A new row has broken out over the Santa Tours – with bumbling councillors embarrassing Newton Aycliffe again.
Just weeks after councillors tried to scrap the 40-year tradition of the Santa Tours around town – a decision which the local authority later regretted due to public outcry and bad PR – they’ve followed it up with another howler.
This time the infamous events sub-committee has bowed to pressure from one man – local man and Labour Party member Ian Bussey – in allowing women to perform the role of Santa Claus in Aycliffe on Christmas Eve.
But the decision attracted another public outcry on social media, with hundreds of people demanding Aycliffe Council overturn the decision.
And local independent councillor Arun Chandran has also weighed in, insisting it has nothing to do with equality and Father Christmas should be a man.
Aycliffe councillors have yet again lurched unwittingly into yet another PR disaster – with the story reaching Good Morning Britain again, The Daily Mail, The Sun and even the Independent.
“They just don’t have a clue,” said one Aycliffe resident. “They literally step from one disaster to another.
“They either don’t care what people think, or they’re completely out of touch – or both.”
A positive outcome eventually came from the original Santa Tours fiasco, which was originally revealed by Aycliffe Today.
Council leader Bob Fleming then publicly criticised and blamed Aycliffe Today for “misleading the public” and blowing it out of proportion.
Yet the same events sub-committee – led by Malcolm Iveson – have created another PR storm for themselves and heaped more embarrassment on their town.
The events sub-committee agreed unanimously to grant the request from the persistent Mr Bussey that a female volunteer play the role of Santa instead of Mrs Claus.
But councillor Chandran said: “If the council was unable to have enough male volunteers to act as Santa Claus, I would have no objection to women volunteers undertaking the role, rather than deny the presence of a Santa on a given tour, though I would have to be convinced that the council had given plenty of notice and sought publicly for male volunteers and not left thing to the last minute.

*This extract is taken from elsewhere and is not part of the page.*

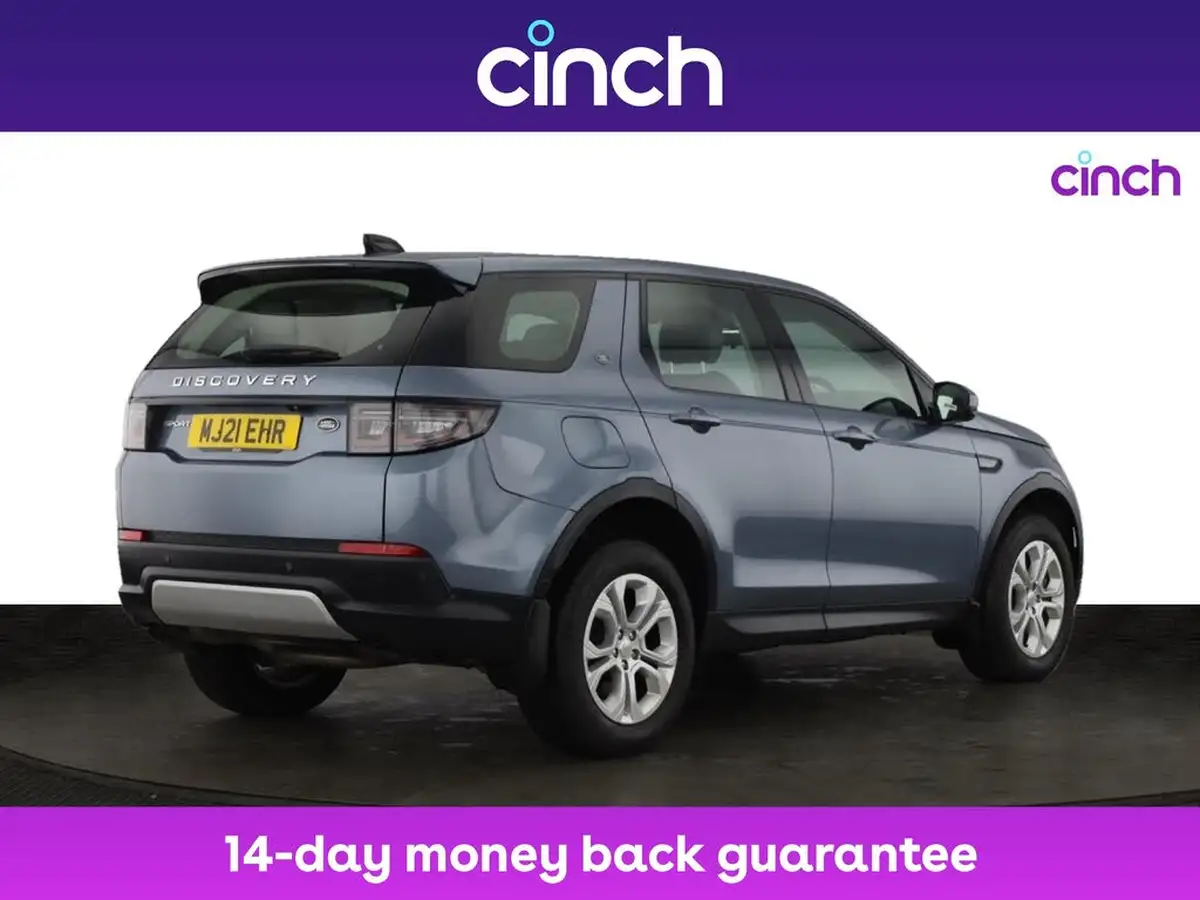 2021-land-rover-discovery-sport-20-d200-hse-big-8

“This has nothing to do with equality. There is no legality issue on this. My understanding is that Santa Claus otherwise called Father Christmas (among other names) is a male role. I have no issue with a Mrs Claus, but that comes down to space in vehicles nothing else.
“I believe that children in particular will be expecting a male Santa, and that it may well reflect badly on the Council if we were to deliberately introduce a form of political correctness just because a Labour Party member turns up at an Events Sub Committee meeting to demand women’s rights to be Santa Claus.”
The decision is due to go before the council’s Recreation Committee tonight.